Reviewer B’s 10 commandments of reviewing
With my Reviewer B badges, I wanted to start a little positive reviewing club, where people sign up to certain standards. I tried to think up the 10 commandments for reviewing.
1. Thou shalt decline to review those articles where you know what your recommendation will be based on the author names only.
2. Thou shalt not steal the ideas in the paper you are reviewing and use them as your own.
3. Thou shalt not – in a second round of reviews – generate a whole new set of criticisms you could have raised the first time around.
4. Thou shalt not gratuitously increase your own citation count by recommending the authors reference your own work without due reason.
5. Thou shalt not let your own citation count be a factor in whether you recommend publication or not.
6. Thou shalt not actually be the editor pretending to be Reviewer B.
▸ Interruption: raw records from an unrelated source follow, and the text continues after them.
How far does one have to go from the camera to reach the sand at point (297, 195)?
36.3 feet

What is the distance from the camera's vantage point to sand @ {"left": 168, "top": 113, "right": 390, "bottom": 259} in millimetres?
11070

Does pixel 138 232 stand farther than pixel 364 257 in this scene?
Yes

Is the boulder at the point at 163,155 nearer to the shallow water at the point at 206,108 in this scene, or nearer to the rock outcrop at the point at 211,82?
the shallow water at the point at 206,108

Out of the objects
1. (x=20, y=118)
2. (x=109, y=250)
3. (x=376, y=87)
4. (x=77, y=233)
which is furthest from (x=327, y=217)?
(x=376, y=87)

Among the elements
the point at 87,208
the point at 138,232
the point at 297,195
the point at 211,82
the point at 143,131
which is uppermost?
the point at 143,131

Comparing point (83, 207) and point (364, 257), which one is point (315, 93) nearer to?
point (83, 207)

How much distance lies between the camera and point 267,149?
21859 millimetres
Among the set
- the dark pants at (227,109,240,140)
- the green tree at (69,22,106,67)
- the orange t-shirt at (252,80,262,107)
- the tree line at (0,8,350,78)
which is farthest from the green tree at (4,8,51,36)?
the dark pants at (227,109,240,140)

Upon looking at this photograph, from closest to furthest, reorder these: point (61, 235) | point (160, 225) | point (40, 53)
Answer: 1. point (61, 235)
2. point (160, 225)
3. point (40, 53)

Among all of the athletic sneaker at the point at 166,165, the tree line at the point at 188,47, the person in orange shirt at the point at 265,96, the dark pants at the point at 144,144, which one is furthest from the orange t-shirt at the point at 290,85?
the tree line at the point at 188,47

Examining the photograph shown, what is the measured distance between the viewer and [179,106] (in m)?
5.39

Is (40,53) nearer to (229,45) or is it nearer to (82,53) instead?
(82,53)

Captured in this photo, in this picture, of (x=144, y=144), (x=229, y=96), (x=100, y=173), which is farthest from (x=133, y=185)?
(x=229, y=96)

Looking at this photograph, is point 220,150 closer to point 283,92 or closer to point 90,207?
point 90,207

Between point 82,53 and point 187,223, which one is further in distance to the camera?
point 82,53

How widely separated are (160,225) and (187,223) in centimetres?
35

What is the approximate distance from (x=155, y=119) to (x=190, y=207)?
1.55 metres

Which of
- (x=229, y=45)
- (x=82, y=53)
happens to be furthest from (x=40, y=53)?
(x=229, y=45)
7. Thou shalt not comment that the submission seems like it has been written by a postgraduate/undergraduate/non-native speaker, especially when you know that it has been.
8. Thou shalt not use anonymity to behave, write or criticise in a way that you would not do face-to-face. Remember it is another person on the end of your comments.
9. Thou shalt not google the authors and use their status or publication history as a proxy for the quality of the paper.
10. Thou shalt do all the above to the best of your abilities, in a timely fashion, with courtesy and yet expect no pay or reward, even though others may receive pay or reward as a result of your efforts.